Academic year 2006-07
Pierre G. Jenkins Professor and Chairman, Department of Ophthalmology, Medical University of South Carolina Director, Albert Florens Storm Eye Institute Medical University of South Carolina. Treatment of cataracts in children, one of the most important tasks of the pediatric ophthalmologist, has enjoyed major technical advances in the last decade. Recent trends in management of anterior and posterior capsule, vitrectomy, selection of IOL, and bimanual micro-incision surgery were presented. Also discussed was new information on eye growth in children after cataract surgery and whether an IOL helps prevent post-surgical glaucoma. His presentation was “Cataract Surgery in Children: A 2007 Update.”
Dr. McLoon is Professor, Departments of Ophthalmology and Neuroscience, University of Minnesota in Minneapolis. The critical period for development of binocular vision drives the need for drug treatments that do not cause permanent muscle loss or weakness, but have a longer duration of action than botulinum toxin A (Botox), the only pharmacologic treatment used clinically.
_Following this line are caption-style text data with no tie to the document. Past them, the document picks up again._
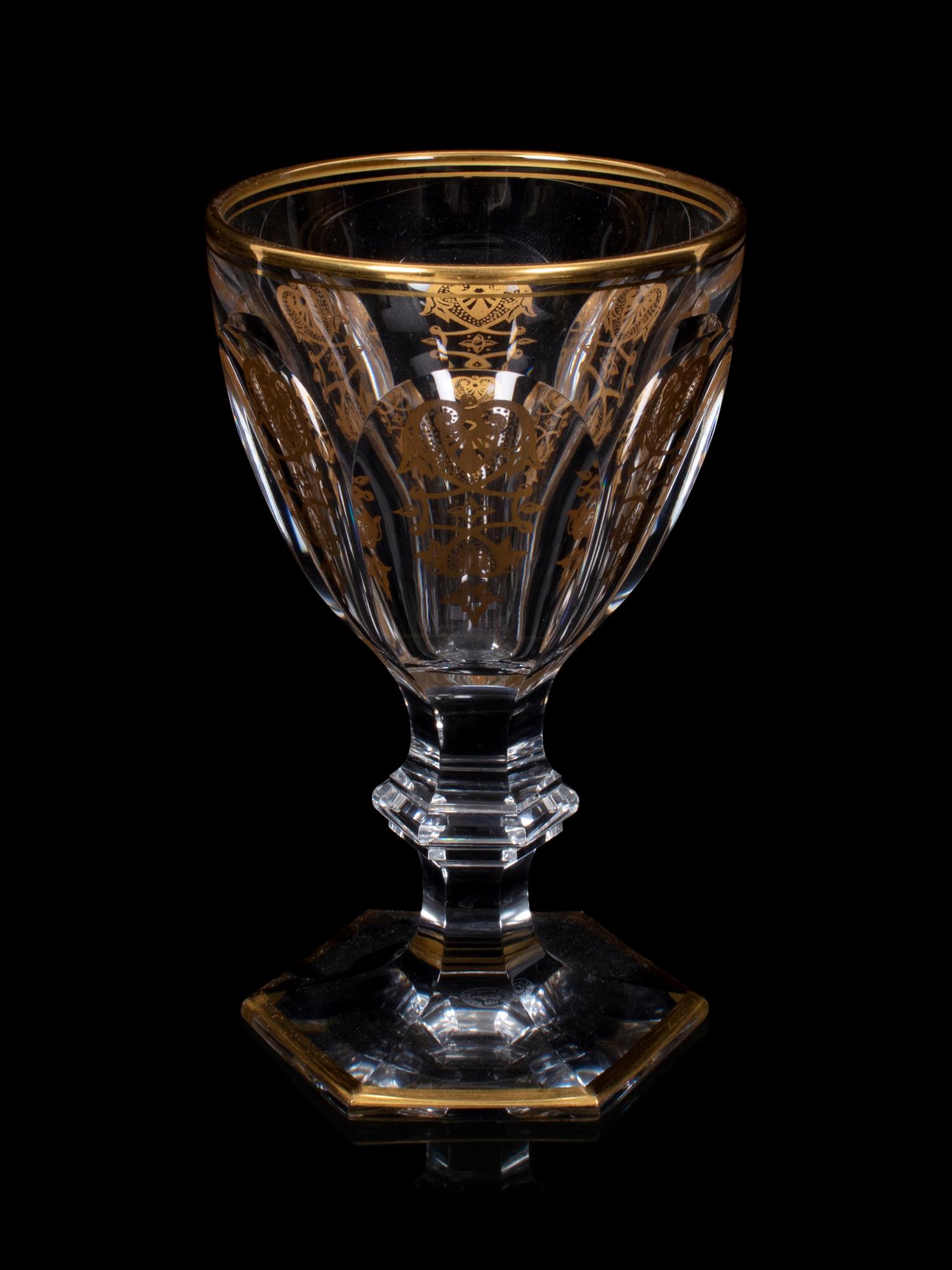 A Baccarat Empire Gilt Decorated Stemware Service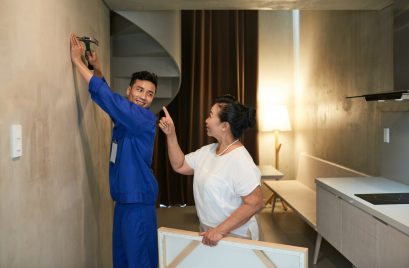 cheerful-asian-handyman-hammering-nail-female-homeowner-giving-instructions_1098-17849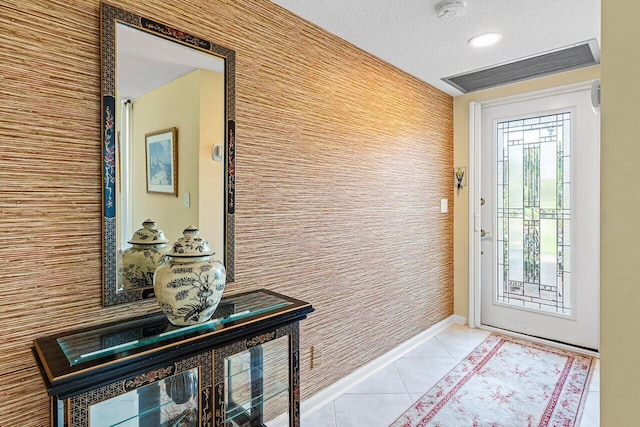 foyer with light tile patterned floors, wallpapered walls, baseboards, visible vents, and a textured ceiling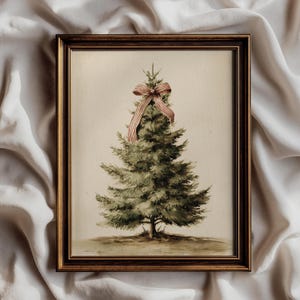 May include: A framed wall art print featuring a watercolor-style illustration of a green pine tree centered on a cream background. The tree is adorned with a single red and white striped ribbon bow at the top, encased in a dark brown wooden frame.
Our goal is to develop pharmacologic agents that will significantly increase or decrease extraocular muscle force generation with a sufficiently long duration to result in permanent realignment. Altering the motive forces of agonist-antagonist pairs could allow titratable and sustained changes in the rotational position of the globe, which is the goal of strabismus surgery, and this may be accomplished without requiring an incisional procedure. Her presentation was “Potential Pharmacologic Approaches to the Treatment of Strabismus.”
Dr. Bach is Professor, University Eye Hospital, Freiburg, Germany. Visual acuity (VA) is a basic measure of visual function. Bach demonstrated how signal detection theory aids in assessing VA, e.g. in the Freiburg Acuity test. For patients who cannot or will not fully cooperate, visual evoked potentials provide non-invasive objective assessment of VA. We have advanced the methodology embodying signal statistics, Fourier techniques, and fully automatic algorithms to a state where we approach subjective acuity within ± 1 octave in 95% of the cases. Plans were outlined to address the question to what degree subjective perception coincides with the visual resolution of V1. His presentation was “Objective Assessment of Visual Acuity.”